On the next day, I also had the chance to meet some fellow students working on CDP PhD projects with various museums in Oxford at a lunch organised by the Gardens, Libraries, Archives and Museums (GLAM) team. It was wonderful to hear about their exciting research projects over lunch.
At the Ashmolean itself, I met Julian Baker, Curator of Medieval and Modern Coins, and Matthew Winterbottom, Curator of Sculpture and Decorative Arts, both of whom were kind enough to discuss my project with me. I had an interesting chat with Matthew about his Anglo-Indian heritage and Julian helped me navigate the coin room’s records system. My supervisor also introduced me to the director of the Ashmolean Museum, Dr Alexander Sturgis. I was honoured to meet him in person, and he was very supportive of my project.
The next day, my supervisor organised a coin handling workshop where he spoke about various types of ancient coins, their history and interesting iconographies. Discussing these stories with the students made for an enriching afternoon where I learnt about the value of coins as a source for constructing the history of India.
In the evening we visited the Sackler library, where Dr Bhandare walked me through some useful references for the field of numismatics held in the library. We examined the Proceedings for the Numismatic Society of India as well as the Numismatic Supplement to the Journal of the Royal Asiatic Society of Bengal. My supervisor gave me useful tips on how to use these texts for tracing the Indian collectors for my research.
During the trip, I also got the chance to visit the History Faculty Library at the Radcliffe Camera and the Bodleian Libraries. Truly majestic buildings, both hold a wealth of useful texts on many subjects including archaeology and history which are valuable for research.

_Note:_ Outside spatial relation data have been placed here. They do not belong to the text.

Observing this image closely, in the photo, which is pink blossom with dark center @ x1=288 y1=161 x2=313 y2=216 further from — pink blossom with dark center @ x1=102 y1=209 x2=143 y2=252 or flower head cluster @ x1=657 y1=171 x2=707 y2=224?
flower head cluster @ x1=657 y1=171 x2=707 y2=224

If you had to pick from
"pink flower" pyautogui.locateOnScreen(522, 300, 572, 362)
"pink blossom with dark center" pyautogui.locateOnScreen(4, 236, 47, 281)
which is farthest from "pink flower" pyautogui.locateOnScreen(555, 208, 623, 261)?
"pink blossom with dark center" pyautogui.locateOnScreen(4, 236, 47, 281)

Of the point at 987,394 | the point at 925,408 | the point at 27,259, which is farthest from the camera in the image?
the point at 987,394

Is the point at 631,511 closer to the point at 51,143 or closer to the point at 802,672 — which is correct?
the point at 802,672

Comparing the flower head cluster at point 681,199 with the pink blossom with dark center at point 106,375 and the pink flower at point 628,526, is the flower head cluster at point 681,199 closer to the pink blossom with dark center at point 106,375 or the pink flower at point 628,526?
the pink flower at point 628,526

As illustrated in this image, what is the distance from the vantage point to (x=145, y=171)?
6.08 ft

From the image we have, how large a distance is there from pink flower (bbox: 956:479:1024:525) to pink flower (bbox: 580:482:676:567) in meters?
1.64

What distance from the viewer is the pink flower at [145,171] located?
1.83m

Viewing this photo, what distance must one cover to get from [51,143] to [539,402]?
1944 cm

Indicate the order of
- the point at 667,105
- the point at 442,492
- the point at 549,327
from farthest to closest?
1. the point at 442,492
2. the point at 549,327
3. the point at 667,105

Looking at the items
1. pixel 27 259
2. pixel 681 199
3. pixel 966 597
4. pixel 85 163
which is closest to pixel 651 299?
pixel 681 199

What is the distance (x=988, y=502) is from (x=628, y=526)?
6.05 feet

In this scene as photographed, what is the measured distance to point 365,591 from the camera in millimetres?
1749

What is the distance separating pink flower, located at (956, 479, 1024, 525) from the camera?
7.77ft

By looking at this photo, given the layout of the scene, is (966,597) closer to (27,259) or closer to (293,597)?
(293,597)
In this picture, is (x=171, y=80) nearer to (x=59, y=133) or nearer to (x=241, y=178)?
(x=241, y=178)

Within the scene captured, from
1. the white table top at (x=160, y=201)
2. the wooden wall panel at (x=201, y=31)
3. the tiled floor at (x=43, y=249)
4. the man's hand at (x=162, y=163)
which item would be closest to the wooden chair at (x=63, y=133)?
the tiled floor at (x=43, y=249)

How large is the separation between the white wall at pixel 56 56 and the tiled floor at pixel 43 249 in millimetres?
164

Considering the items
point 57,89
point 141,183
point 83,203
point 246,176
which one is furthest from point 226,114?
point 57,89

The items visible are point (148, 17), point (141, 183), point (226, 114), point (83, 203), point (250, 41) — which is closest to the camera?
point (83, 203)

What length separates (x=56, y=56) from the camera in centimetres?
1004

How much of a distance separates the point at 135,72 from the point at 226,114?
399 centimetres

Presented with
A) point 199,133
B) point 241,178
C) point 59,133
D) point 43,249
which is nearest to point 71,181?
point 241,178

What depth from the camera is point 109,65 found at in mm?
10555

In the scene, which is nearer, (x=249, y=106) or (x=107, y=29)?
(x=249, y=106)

Overall, the visit to the Ashmolean and Oxford was an educative one. I familiarised myself with the coin collections and got the exciting chance to hold these objects in my hand. I met some very helpful people and was able to discuss their projects as well as mine. I learned about cataloguing and classifying practices from my supervisor, all of which will form a crucial part of my research methodology. The wealth of resources that Oxford, especially its museums and libraries, offers will certainly keep calling me back to the city.